What you need to do — Extend the concert program text on Thielemann and Pollini, starting right after its last sentence.

Page extract —

Christian Thielemann and Maurizio Pollini with Mozart’s Piano Concerto No. 21


Berliner Philharmoniker
Christian Thielemann

Maurizio Pollini

  • Felix Mendelssohn
    Meeresstille und glückliche Fahrt (Calm Sea and Prosperous Voyage) Concert Overture in D major (00:14:32)

  • Wolfgang Amadeus Mozart
    Piano Concerto No. 21 in C major K. 467 (00:31:42)

    Maurizio Pollini Piano

  • Franz Liszt
    Mazeppa, Symphonic Poem No. 6 (00:17:41)

  • Franz Liszt
    Von der Wiege bis zum Grabe, Symphonic Poem No. 13 (00:17:56)

  • Franz Liszt
    Les Préludes Symphonic Poem No. 3 (00:19:40)

The name of Franz Liszt is closely linked to the so-called “New German School”, a group which in the second half of the 19th century made it its mission to create closer integration of music and the other arts. In his time, Liszt (as father-figure) and Wagner were regarded as their role models, in contrast to the traditionalists, who had chosen Johannes Brahms as their spokesperson.

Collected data
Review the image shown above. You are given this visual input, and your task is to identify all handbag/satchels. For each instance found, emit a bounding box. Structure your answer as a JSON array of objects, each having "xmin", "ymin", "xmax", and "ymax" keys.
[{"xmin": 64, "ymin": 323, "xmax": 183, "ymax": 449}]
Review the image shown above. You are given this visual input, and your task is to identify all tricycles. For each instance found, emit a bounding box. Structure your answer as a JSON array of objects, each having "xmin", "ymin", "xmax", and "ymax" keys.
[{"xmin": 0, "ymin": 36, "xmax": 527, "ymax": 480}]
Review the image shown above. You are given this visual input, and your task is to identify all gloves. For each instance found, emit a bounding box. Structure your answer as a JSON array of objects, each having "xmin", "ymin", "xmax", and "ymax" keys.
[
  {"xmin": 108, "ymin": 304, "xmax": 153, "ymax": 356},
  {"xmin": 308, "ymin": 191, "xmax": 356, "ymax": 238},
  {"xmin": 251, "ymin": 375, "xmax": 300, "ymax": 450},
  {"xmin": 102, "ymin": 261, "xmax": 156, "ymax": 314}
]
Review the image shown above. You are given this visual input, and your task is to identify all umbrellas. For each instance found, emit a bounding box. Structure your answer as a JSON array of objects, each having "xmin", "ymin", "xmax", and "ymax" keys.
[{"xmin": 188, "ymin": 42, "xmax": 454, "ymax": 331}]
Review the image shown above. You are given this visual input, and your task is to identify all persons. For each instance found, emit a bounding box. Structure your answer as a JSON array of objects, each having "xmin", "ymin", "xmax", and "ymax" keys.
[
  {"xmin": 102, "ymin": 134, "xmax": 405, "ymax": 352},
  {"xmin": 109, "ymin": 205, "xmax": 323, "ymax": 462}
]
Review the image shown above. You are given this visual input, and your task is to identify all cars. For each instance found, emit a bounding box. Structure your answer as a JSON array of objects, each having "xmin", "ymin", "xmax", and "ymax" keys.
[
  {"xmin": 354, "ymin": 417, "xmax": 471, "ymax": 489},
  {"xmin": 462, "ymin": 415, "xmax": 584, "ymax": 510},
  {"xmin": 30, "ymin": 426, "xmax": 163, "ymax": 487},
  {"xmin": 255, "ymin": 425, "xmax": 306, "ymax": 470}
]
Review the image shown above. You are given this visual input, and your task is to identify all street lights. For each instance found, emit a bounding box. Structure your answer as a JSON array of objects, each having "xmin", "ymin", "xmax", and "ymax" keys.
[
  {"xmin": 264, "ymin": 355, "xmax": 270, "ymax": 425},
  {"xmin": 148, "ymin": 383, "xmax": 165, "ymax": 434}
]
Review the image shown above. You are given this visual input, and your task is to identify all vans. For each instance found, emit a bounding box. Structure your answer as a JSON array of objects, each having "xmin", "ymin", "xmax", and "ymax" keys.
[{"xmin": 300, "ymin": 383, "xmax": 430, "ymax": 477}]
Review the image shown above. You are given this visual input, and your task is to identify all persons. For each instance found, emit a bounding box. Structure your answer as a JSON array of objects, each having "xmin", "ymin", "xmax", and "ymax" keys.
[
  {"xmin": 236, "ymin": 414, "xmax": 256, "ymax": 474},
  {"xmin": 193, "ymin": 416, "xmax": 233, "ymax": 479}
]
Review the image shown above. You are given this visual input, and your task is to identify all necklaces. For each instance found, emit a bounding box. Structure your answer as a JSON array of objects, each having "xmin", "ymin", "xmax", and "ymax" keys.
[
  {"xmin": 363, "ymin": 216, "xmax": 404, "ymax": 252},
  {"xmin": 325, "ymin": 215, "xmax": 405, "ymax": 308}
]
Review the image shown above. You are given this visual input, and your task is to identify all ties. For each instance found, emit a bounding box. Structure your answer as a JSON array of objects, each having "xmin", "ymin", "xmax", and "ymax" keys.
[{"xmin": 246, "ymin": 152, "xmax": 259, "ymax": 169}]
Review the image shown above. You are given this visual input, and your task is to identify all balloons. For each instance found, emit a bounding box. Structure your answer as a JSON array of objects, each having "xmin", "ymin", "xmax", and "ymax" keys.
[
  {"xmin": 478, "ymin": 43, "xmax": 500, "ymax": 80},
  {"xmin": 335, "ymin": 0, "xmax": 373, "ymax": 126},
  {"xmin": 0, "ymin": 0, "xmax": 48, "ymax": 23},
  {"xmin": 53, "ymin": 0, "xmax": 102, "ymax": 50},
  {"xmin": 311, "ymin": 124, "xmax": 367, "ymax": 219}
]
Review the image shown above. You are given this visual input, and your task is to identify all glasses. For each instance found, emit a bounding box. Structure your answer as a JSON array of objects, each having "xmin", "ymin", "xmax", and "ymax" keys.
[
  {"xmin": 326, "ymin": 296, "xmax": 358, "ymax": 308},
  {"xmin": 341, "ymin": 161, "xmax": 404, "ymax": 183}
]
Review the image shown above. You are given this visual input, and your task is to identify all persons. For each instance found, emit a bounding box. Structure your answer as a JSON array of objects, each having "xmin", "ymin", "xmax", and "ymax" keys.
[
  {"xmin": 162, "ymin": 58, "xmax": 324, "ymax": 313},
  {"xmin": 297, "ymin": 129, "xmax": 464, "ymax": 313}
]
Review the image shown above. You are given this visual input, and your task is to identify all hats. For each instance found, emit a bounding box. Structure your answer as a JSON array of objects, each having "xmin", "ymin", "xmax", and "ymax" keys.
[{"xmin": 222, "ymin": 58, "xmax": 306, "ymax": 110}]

Response area —
In this concert by the Berliner Philharmoniker, conducted by Christian Thielemann, the position of the "New German School" is represented by three symphonic poems composed by Franz Liszt: Les Préludes, based on a work by the French poet Alphonse de Lamartine, Mazeppa from a poetic idea of Victor Hugo, and Von der Wiege bis zum Grabe which was inspired by a sketch of the painter Michael Zichy.

The concert overtures of Mendelssohn, poetically described by his contemporaries as “tone paintings”, were the precursors to these forms of programme music. Meeresstille und glückliche Fahrt (Calm Sea and Prosperous Voyage)is based on two poems by Johann Wolfgang von Goethe. For Mendelssohn, the attraction lay in writing a musical representation of the complete stillness and the gradual picking up of the wind that brings the ship safely into port.

The Piano Concerto No. 21 in C major, K. 467 by Wolfgang Amadeus Mozart serves as the musical counterpoint to these. Mozart composed this work under tremendous pressure for a performance at the Vienna Court Theatre in March 1785. Nevertheless, this cheerful and festive work is distinguished by both its masterly formal structure and melodic and harmonic ingenuity. The soloist for these four evenings is Maurizio Pollini, a long-time associate of the orchestra. It will, however, be the first time the Italian pianist performs together with Christian Thielemann in the Philharmonie.